Page excerpt —
#####

Put in the form of a debatable issue, the proposition for discussion is that privacy and cost-benefit analyses of privilege provide post-hoc rationalizations for rules that are better understood as consolidations of power of the privileged group. This observation can, of course, be made about any rules of law that affect power relationships. Nonetheless, the rules of privilege are particularly interesting because the connection between privilege and power is so obvious and the idealistic rationalizations for privileges are often thin. The Far er case is included to provide a point of departure for this discussion.

#####

Stored data entries
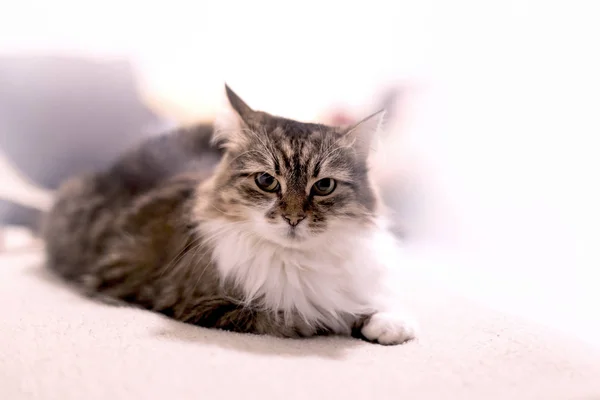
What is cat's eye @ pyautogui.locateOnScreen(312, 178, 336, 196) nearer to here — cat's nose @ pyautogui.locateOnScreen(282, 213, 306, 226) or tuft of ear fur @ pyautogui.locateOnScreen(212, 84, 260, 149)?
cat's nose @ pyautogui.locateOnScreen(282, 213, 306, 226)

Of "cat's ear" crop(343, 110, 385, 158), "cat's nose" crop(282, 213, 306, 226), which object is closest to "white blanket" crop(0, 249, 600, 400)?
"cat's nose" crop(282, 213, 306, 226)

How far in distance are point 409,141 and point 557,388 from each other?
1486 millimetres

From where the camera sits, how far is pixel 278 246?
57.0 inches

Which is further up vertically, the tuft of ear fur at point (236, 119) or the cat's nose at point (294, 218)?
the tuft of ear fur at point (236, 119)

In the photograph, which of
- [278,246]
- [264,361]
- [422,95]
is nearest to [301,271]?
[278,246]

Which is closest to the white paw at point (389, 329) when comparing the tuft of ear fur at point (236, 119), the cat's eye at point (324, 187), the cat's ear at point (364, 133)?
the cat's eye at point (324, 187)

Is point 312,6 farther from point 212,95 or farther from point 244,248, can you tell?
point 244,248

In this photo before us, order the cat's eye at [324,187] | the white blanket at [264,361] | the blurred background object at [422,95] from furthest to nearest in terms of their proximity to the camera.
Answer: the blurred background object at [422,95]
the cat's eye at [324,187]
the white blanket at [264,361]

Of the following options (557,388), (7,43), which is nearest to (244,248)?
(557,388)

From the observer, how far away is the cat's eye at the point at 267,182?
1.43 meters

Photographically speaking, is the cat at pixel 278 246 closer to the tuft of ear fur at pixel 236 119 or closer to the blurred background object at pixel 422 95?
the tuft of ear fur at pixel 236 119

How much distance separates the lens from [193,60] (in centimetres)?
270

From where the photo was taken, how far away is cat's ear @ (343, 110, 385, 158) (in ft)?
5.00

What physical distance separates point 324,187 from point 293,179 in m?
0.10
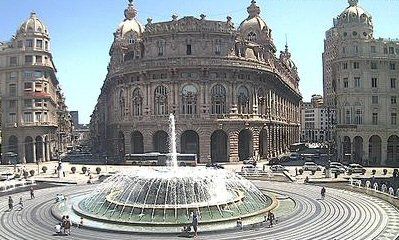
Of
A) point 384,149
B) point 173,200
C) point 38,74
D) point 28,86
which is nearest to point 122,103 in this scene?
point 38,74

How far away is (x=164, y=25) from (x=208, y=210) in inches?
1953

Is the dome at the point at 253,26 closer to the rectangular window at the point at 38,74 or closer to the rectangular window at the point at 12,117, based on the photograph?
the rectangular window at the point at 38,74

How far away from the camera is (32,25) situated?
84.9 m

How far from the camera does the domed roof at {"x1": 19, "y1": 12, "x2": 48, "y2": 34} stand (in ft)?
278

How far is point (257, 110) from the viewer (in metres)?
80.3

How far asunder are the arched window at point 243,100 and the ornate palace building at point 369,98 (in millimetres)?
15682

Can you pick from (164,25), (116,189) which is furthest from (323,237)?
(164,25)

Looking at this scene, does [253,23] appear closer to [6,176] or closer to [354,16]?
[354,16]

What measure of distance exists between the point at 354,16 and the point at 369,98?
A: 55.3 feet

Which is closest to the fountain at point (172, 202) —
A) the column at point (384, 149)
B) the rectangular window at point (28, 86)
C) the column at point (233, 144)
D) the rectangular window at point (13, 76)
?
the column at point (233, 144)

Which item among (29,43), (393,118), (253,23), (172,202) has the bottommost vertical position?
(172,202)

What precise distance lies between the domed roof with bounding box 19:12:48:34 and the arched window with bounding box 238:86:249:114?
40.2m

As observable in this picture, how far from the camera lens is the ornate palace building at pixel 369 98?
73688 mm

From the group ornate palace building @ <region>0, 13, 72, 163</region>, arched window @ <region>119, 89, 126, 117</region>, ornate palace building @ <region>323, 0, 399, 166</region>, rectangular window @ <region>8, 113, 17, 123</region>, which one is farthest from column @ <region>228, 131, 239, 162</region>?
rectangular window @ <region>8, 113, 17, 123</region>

#####

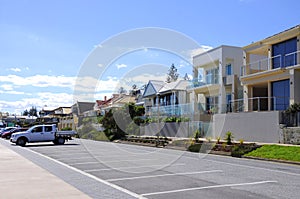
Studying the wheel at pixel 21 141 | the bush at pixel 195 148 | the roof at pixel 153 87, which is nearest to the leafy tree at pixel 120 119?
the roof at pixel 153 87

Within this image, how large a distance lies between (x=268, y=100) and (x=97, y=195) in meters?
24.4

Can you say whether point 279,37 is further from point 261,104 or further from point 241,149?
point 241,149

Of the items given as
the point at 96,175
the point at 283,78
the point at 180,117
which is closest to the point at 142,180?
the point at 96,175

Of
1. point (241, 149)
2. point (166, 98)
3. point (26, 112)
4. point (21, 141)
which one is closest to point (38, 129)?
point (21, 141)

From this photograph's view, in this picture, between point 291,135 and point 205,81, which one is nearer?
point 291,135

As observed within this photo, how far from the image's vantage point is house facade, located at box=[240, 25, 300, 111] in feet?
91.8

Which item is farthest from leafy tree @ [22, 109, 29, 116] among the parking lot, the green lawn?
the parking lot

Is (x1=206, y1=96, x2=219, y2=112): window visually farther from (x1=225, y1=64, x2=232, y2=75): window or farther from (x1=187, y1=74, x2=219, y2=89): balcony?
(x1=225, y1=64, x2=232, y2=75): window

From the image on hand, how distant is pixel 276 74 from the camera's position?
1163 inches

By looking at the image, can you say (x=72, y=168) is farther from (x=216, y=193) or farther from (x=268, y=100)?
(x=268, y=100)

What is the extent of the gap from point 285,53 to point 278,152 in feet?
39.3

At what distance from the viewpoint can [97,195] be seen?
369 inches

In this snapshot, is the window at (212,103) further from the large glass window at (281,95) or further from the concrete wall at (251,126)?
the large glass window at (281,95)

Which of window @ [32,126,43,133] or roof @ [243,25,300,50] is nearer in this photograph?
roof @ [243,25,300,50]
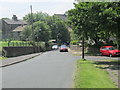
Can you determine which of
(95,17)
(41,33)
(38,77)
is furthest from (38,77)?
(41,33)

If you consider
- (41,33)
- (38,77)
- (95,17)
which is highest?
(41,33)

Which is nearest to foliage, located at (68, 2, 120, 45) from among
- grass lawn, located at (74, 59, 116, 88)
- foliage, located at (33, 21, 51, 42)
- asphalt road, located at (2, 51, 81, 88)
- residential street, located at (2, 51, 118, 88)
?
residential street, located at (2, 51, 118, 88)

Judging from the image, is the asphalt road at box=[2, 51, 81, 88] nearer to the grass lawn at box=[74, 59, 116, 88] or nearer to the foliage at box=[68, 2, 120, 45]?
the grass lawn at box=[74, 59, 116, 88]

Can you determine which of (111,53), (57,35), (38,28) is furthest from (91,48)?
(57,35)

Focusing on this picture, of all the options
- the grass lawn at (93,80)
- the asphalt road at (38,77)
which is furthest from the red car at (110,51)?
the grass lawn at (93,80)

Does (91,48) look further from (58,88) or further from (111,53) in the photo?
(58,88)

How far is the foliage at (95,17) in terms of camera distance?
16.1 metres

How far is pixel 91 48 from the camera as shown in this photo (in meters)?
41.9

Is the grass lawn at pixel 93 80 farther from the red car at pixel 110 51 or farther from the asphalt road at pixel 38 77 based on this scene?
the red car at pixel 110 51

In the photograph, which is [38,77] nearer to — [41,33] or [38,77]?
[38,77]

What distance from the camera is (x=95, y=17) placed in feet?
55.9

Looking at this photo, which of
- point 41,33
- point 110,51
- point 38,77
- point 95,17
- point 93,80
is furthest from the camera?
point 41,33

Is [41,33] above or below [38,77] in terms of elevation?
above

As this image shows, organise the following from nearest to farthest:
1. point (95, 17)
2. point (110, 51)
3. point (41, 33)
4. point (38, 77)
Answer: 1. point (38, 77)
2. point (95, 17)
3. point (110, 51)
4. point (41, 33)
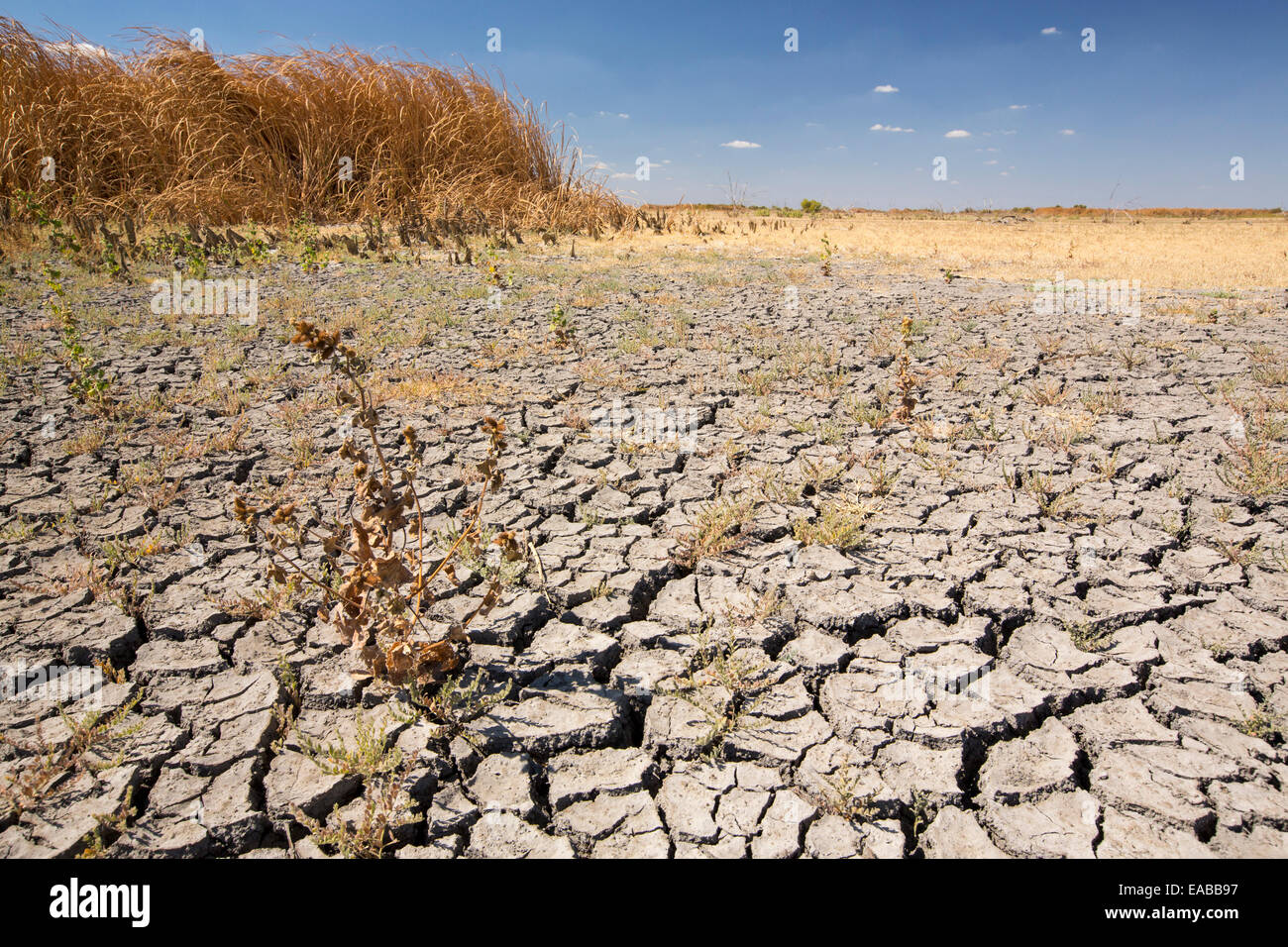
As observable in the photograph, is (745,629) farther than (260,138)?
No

#####

Directions —
1. According to the passage on privilege and power, why are the rules of privilege particularly interesting? Answer in one to three sentences.
2. Write the next part of the passage on privilege and power, starting after its last sentence.

Answers by item number —
1. The rules of privilege are particularly interesting because the connection between privilege and power is so obvious. Also, the idealistic rationalizations for privileges are often thin.

2.
The court overrides a clear-cut effort by the New Jersey legislature to create an evidentiary reporter's privilege. The logic of the opinion would seem to extend equally to any other privilege. Given the primacy the Court attaches to the right to fair trial, one might expect any other privilege to fall if in conflict. If, however, one sees the Farber case as a tussle between the power of the press and the power of the courts, or more parochially, as a struggle between the New York Times and the New Jersey courts, then the reach of the opinion is much more limited. The church, for example, does not threaten the judiciary as the press does. The courts can defer to the church by honoring a priest-penitent privilege without seeming to be dominated by the church. The Farber case, in other words, is more explicable if seen as a macho battle in which the trial court sought to force the New York Times to submit.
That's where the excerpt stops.